▶ _Data records_

-- Start --

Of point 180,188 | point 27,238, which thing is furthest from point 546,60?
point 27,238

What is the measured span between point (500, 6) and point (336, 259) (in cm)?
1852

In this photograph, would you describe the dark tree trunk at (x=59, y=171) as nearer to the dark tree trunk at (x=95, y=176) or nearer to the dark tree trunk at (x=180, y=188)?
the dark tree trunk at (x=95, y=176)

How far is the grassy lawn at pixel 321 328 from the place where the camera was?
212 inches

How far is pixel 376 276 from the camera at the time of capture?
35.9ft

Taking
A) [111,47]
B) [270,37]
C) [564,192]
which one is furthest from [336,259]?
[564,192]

-- End --
-- Start --

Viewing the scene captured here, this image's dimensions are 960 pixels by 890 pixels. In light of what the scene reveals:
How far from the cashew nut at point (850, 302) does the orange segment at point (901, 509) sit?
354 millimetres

-- End --
-- Start --

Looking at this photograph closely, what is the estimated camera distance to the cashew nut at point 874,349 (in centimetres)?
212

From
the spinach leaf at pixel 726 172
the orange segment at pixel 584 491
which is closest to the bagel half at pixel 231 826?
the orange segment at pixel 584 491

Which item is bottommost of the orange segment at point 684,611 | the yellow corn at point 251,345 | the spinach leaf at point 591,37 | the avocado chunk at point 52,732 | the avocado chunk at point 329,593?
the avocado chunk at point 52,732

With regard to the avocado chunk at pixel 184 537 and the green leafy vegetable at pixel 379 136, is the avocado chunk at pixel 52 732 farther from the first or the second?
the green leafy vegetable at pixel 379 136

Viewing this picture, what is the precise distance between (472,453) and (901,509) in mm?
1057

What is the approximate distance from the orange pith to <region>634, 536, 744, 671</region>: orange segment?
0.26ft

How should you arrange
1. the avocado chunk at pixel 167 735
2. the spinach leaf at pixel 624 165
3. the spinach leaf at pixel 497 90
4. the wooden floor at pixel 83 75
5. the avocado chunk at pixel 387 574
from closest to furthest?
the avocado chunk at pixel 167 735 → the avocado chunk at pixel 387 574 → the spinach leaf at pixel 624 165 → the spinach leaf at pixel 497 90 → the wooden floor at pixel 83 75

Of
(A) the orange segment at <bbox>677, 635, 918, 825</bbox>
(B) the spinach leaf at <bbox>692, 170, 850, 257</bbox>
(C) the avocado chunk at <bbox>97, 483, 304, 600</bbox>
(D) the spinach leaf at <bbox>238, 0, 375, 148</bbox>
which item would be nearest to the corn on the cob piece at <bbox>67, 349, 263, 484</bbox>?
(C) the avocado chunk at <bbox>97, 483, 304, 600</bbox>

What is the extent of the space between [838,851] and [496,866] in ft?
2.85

-- End --

List each line of the records above that contains the word "closest". Case counts, so treat uppercase and lowercase letters as different.

▶ _Exercise solution_
which is closest to the bagel half at pixel 231 826?
from closest to furthest?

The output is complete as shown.